Website of the Seminar on the Second Part of the Book "Understanding Machine Learning", taught in Summer Term 2019 by Pascal Welke and Michael Kamp

What is Learning?

An insightful motivation in the first chapter is the following distinction between “good” learning and “bad” learning:

What is the difference that makes us consider the rats as “good” learners, and the pidgeons as “bad”, superstitious learners? One of the main reasons is our (prior) knowledge on what is going on behind the scenes of the situations: We know that the food is poisoned, hence avoiding it is actually smart; on the other hands, the actions of the pidgeons do not influence the occurrence of food, hence the actions of the pidgeons are “useless”.

Our Setting

Let’s see how we can formalize this setting..

Formal Model

Assumptions:

Let $\mathcal{X}$ be the domain set or universe, e.g. the set of all cookies. The domain set is often represented as $\mathcal{X} \subseteq \mathbb{R}^n$. Cookies, e.g. could be described by two dimensional real vectors where the first dimension measures a particular cookie’s crunchiness, while the second dimension measures its chocolate content.

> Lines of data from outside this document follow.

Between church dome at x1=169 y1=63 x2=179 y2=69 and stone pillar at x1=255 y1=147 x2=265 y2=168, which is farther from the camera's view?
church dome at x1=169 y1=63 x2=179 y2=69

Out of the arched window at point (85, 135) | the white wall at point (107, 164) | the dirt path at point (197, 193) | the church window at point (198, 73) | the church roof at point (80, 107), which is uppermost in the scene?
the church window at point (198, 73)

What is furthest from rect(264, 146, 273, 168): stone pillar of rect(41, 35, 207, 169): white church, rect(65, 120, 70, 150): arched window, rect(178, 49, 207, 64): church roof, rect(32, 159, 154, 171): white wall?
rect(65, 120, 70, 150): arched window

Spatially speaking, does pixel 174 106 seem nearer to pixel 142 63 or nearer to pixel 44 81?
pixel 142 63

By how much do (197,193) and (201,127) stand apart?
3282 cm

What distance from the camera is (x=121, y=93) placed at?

Let $\mathcal{Y}$ be the set of target labels / possible outcomes, e.g. whether the cookies are tasty, or not. For the remainder of this section, we shall assume that $\mathcal{Y}$ only contains two values: $\mathcal{Y} = \{ 0,1 \}$.

There exists a probability distribution $\mathcal{D}$ over $\mathcal{X} \times \mathcal{Y}$ that is unknown, but fixed. From this distribution, we will draw (labeled) training examples as well as (unlabeled) test examples.

There exists a measure of success that tells us, how well our predictions do. That is, the error of a predictor $h$ that computes a value $h(x) \in \mathcal{Y}$ for any $x \in \mathcal{X}$ is defined as

$ L_{\mathcal{D}} (h) := \mathbb{P}_{(x,y) \sim \mathcal{D}} \left( h(x) \neq y \right) := \mathcal{D} \left( \{ (x,y) : h(x) \neq y \} \right) $

Input:

A training sequence $S = ((x_1, y_1), \ldots, (x_m, y_m))$ with $x_i \in \mathcal{X}$ and $y_i \in \mathcal{Y}$ for all $i \in [m]$. Each $(x_i, y_i)$ is drawn independently and identically from $\mathcal{D}$. We denote this by $S \sim \mathcal{D}^m$.

$S$ is all the learner sees. The learner has no access to $\mathcal{D}$, except via $S$.

Output:

A prediction rule $A(S)$ that can, given $x \in \mathcal{X}$, produce a value $A(S)(x) \in \mathcal{Y}$ such that $ L_{\mathcal{D}}(A(S)) $ is minimized.

$A(S)$ is not necessarily a function, but we write $A(S): \mathcal{X} \to \mathcal{Y}$, anyway.

Note further, that our goal is to minimize the true error over the whole distribution $\mathcal{D}$ given only a finite sample. This task is clearly impossible to solve exactly!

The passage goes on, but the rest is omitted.